New York stealing our freedoms as well as our money (commentary)

Plastic bag ban

Just the tip of the iceberg. (Photo by Tyrone Turner)

STATEN ISLAND, N.Y. – I’m from New York, so I’ve been ripped off before.

But it’s getting ridiculous.

It’s not just that we’re getting nickel-and-dimed to death. It’s that they’re stealing our freedom as well as our money.

Who is “they”?

Let’s start with Gov. Andrew Cuomo, Mayor Bill de Blasio and everybody else who’s in on the congestion pricing swindle.

They’re going to charge us outer-borough schmucks a fee to drive into Manhattan’s “central business district,” meaning the area 60th Street and below.

It’s money out of our pockets, and that’s bad enough. But it also denies us the freedom to visit a part of our own city. A part of the city that we already support with our taxes.

That makes our world a little bit smaller.

Wasn’t de Blasio the guy who ran on a platform of changing New York’s “tale of two cities” culture? But what does congestion pricing do except divide us from each other? Especially when you throw in the fact that it looks like a lot of people will be exempt from the congestion fee, including, if reports are right, motorists from New Jersey.

So, Manhattan will still be free for some people. Others will have to pay.

This is how resentments build.

The whole L train reconstruction project is providing a new example of how parts of the city are becoming off-limits.

For the duration of the rebuild, 14th Street between Third and Ninth avenues will be closed to most private traffic. The road will become mainly a bus-only thoroughfare in order to aid shuttles that will carry commuters during the rebuild.

It could be a good thing. It could make commutes faster.

Or the street could remain just as clogged as it always is. The traffic enforcement could be lacking as it already is in many parts of the city. The real upshot could be that 14th Street becomes just another place where ordinary folks like you and I are forbidden to drive.

And given Vision Zero’s anti-car edicts, it’s easy to imagine the 14th Street restriction staying in place even after the rebuild is complete. Who needs all those outer-borough cars clogging up our streets?

This stuff is really starting to hit us where we live, including the ban on plastic bags.

We won’t be able to use plastic bags when we go grocery shopping. And we’ll be charged if we use paper bags.

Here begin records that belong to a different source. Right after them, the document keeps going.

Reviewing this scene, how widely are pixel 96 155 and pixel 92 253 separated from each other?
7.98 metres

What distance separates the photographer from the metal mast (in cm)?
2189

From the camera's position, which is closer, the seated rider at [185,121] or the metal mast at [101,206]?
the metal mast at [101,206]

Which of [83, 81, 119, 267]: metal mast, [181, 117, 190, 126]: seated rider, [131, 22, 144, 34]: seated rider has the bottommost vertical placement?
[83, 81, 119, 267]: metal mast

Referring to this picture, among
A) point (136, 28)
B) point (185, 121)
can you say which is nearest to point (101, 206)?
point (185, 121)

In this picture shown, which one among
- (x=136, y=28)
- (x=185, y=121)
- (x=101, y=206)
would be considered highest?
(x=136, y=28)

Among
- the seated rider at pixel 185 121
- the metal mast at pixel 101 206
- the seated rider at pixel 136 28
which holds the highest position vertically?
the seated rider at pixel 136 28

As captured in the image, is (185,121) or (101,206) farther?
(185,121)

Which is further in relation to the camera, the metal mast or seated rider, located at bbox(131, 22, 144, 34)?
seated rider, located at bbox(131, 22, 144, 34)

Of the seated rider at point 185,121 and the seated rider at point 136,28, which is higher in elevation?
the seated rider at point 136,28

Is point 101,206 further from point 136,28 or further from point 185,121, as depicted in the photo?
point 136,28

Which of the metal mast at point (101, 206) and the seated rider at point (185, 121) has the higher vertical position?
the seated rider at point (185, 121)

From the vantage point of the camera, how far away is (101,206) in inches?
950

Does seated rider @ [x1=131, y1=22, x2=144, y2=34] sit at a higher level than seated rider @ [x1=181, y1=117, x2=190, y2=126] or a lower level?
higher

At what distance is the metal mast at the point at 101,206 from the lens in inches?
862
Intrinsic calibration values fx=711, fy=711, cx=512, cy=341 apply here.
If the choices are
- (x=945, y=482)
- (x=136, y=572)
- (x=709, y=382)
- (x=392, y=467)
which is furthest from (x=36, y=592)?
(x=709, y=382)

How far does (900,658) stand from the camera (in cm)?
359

So we’ll have to bring our own re-usable bags in order to keep from getting charged. So we’ll have to be sure to buy only as much food as we can carry with our bags. That’s limiting.

A first-world problem, you say? To be sure. We’re fortunate to live in a country where the shelves at the store are stocked to overflowing. But we should be free to buy what we want.

The ban is supposed to make our planet greener. Not only do these plastic bags litter the landscape and clog our waterways, but their very production contributes to greenhouse gas emissions.

Or so we’re told. It’s hard to hear de Blasio talk about the “Green New Deal” when he takes a daily 11-mile drive to his gym in Brooklyn. He can’t put a stationary bike in the basement at Gracie Mansion?

I remember when we patted ourselves on the back for using paper bags, which are recyclable. Or for re-using those plastic grocery bags over and over again. I’m keeping plenty of those bags out of the waste stream. Come to my house and see for yourself.

But we don’t get credit for recycling anymore. Now the mantra is we have to use less.

So much for living in the land of plenty. So much for freedom.